Mrs McKinnon opened the door and the first sight to greet her was Ruby Flynn, standing on the doorstep with a white face and a bag in her hand.
‘Goodness me, child, you look as though you are about to faint, come away inside,’ she said.
Mary, ignoring Amy’s warning, rushed forward to greet Ruby and, taking her hand, led her into the kitchen.
‘Have ye made me another one of those pies, Amy?’ said Jack, lifting his cap in greeting.
‘Get off, you cheeky bugger,’ said Amy.
‘You are a hard woman, Amy.

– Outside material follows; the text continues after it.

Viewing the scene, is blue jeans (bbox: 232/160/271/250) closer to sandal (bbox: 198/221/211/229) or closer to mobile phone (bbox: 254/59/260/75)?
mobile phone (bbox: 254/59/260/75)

Ye steal my heart by charming my stomach and then ye starve me of the pleasure I have come to enjoy. I dream about your pies, Amy.’
Bustling and blushing, Amy placed a hot potato pie in Jack’s hand, then, with a tilt of his cap and a wink at Mrs McKinnon, Jack was back out of the door.
Before he left, he whispered, in an altogether more serious tone, ‘The girl, she had a funny turn as we came up the drive, I thought she was about to fall clean off the wagon. She had been right as rain all the way here. I reckon maybe ’twas the size or the sight of the castle that did it. Had to stop for a second, I did. Maybe she needs a bit of Amy’s food in her belly. Don’t think convent food is up to much for those girls, all stick thin they are.’
‘Aye, we will feed her, Jack,’ said Mrs McKinnon. ‘I treat all my girls well, as does Amy. We look after each other.’
Mrs McKinnon turned to Ruby, as she closed the kitchen door. ‘Sit down, girl, and let’s get a cuppa and a meal inside you. You have lots to learn over the next few weeks. Now, are you feeling all right?’
Ruby nodded. ‘I am fine, thank you, Mrs McKinnon. I think it was the cart, the wobbling back and forth, it made me a bit sickly.’
Mrs McKinnon handed Ruby a cup from the staff press as Amy waddled around the table with a teapot and a slice of the hot pie, baked to perfection with its brown and glazed crust.
‘Eat up,’ she said kindly. I’ll butter you a slice of bread to have with it. Ruby, is it?’
Ruby nodded in response. The smell of the hot pie was reviving her and her mouth began to water.
‘I’m away to fetch your uniform Ruby,’ said Mrs McKinnon. ‘Amy will look after you for a few minutes and no doubt, by the time I return, you will be twice the size you are now.’
‘I feed all the staff well here. God knows, there’s no one else to cook for,’ Amy sighed. ‘I reckon I’ll have a nice bit of fat sticking to those skinny ribs of yours before the month is out. Drink up and eat the pie now. I’ve a nice stew for supper. That Mrs McKinnon will have ye run off yer feet by the end of the day. She may be fair, but she expects hard work for her consideration.’